Working in a War Zone - A Conversation with Andrew Schechtman
Dr. Andrew Schechtman, Doctors Without Borders, worked in Liberia and shares his experiences working in a war zone.
Friday, January 16, 2004
12:00 PM - 2:00 PM
10383 Bunche Hall (10th floor)
Los Angeles, CA 90095
"We had to move furniture to accommodate over 200 people," recalls Dr. Schechtman."The work was exhausting. Seven days a week, sometimes up to 16 hours a day.One Sunday, four children died; that day I ran out of body bags. I thought I did my best for each patient. Still, each time I wondered if there was something I missed, something I just didn't think of that might have saved them." So speaks Andrew Schechtman, a volunteer physician who spent over a year in Liberia.
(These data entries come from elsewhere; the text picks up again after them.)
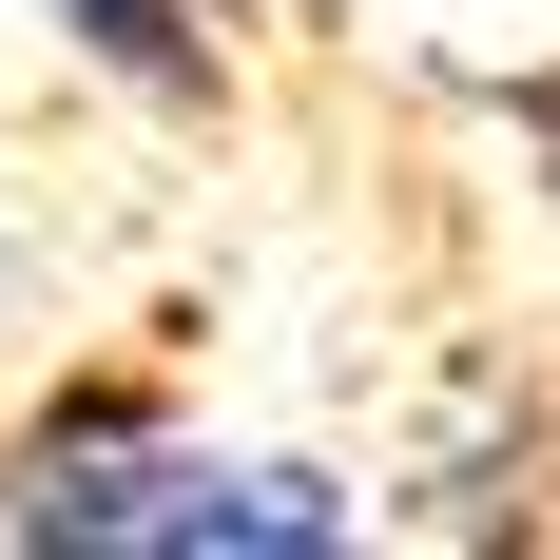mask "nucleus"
<instances>
[{
  "label": "nucleus",
  "instance_id": "f257e3e1",
  "mask_svg": "<svg viewBox=\"0 0 560 560\" xmlns=\"http://www.w3.org/2000/svg\"><path fill=\"white\" fill-rule=\"evenodd\" d=\"M20 541H78V560H329L348 541V483L310 464H213V445H155L136 406H78L39 425L20 464Z\"/></svg>",
  "mask_w": 560,
  "mask_h": 560
},
{
  "label": "nucleus",
  "instance_id": "f03ea898",
  "mask_svg": "<svg viewBox=\"0 0 560 560\" xmlns=\"http://www.w3.org/2000/svg\"><path fill=\"white\" fill-rule=\"evenodd\" d=\"M39 20H58L78 58H97V78H136V97H174V116L213 97V39H194V0H39Z\"/></svg>",
  "mask_w": 560,
  "mask_h": 560
}]
</instances>
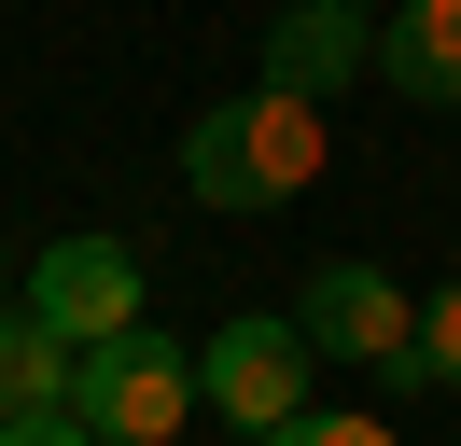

Dr. Andrew Schechtman, a family practice physician from the Bay Area, recently returned from Liberia, a West African country embroiled in civil war since 1989. After working in a 90-bed hospital in a remote part of the country, Schechtman became the only doctor for 50,000 people forced to leave their villages and move to refugee camps in Bong County. This June he relocated to the capital city, Monrovia, where Doctors Without Borders-Medecins Sans Frontieres (MSF) set up an emergency hospital to manage war injuries and the growing spread of cholera, measles, and malnutrition. Schechtman will discuss his work with Doctors Without Borders-MSF in Liberia and the plight of the civilian population.
A UCLA graduate, Dr. Schechtman's first DWB-MSF mission was in Omugo, northern Uganda, in 1998. He managed a hospital for the treatment of African Sleeping Sickness. The disease, spread by the tsetse fly, is 100 percent fatal unless treated. Some 55,000 people die from this disease each year in 36 African countries. Dr. Schechtman has also worked on Indian reservations in North and South Dakota and staffed emergency rooms in small town Louisiana. He is currently in charge of the Ochsner Clinic Foundation's family practice residency program and is based in San Jose. He has an avid interest in the application of handheld computers in medicine and developed the website MeisterMed which publishes handheld medical references. Dr. Schechtman enjoys traveling and has traveled in Thailand and has studied in Guatemala and Costa Rica.
Cost: Free and open to the public
Parking is available in lot 3 for $7.